But the thing is that Jesus’ prayer today doesn’t lack action and accountability. Jesus’ prayer is the first action he takes as he begins to journey to the cross. A journey that displays what Jesus means when he speaks about unity and unconditional love.  A journey that is going to lead him to the depths of sin, suffering, violence, and pain.

Our liturgical calendar says it is the Seventh Sunday after Easter, but the violent and heartbreaking tragedies of the last few weeks; the slaughtering of the innocents in an elementary school, grocery store, and church bring us right back to the pain and grief of Good Friday when Jesus said to the world “It is finished” and bowed his head and gave up his Spirit.

An act of self-giving sacrificial love.  An act that breaks the bonds of injustice, that turns swords into ploughshares and spears into pruning hooks. An act that transforms us and brings about forgiveness, healing, justice, and unity.
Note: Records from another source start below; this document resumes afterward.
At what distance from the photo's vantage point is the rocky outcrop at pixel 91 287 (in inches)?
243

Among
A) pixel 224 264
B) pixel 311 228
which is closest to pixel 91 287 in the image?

Jesus goes to the depths of the brokenness of our world, showing us that even unimaginable violence and death cannot and will not overcome God’s unconditional love for all of creation. And then Jesus resurrects into the pain and grief of community bringing peace and love reminding us that God comes to us again and again and again.

Jesus’ prayer for us today doesn’t really mean much without Jesus’ death and resurrection because Jesus’ actions are what open a way to unity and unconditional love.

Jesus doesn’t just pray for us to live in unity and love, but the Triune God forges a path for us to follow that will lead us to community where we can lament and pray, where we can serve each other, where we can call out injustices and examine our privileges, where we can receive forgiveness and nourishment, where we can share love and joy.

Jesus transforms us and calls us to be people who continue to embody this unconditional love so when find ourselves in the depths of sin and suffering, death and destruction, we can be people who call out injustices, hold people of power accountable, and dare to hope that the God of all creation is going to bring hope and love in times and places that feel deserted.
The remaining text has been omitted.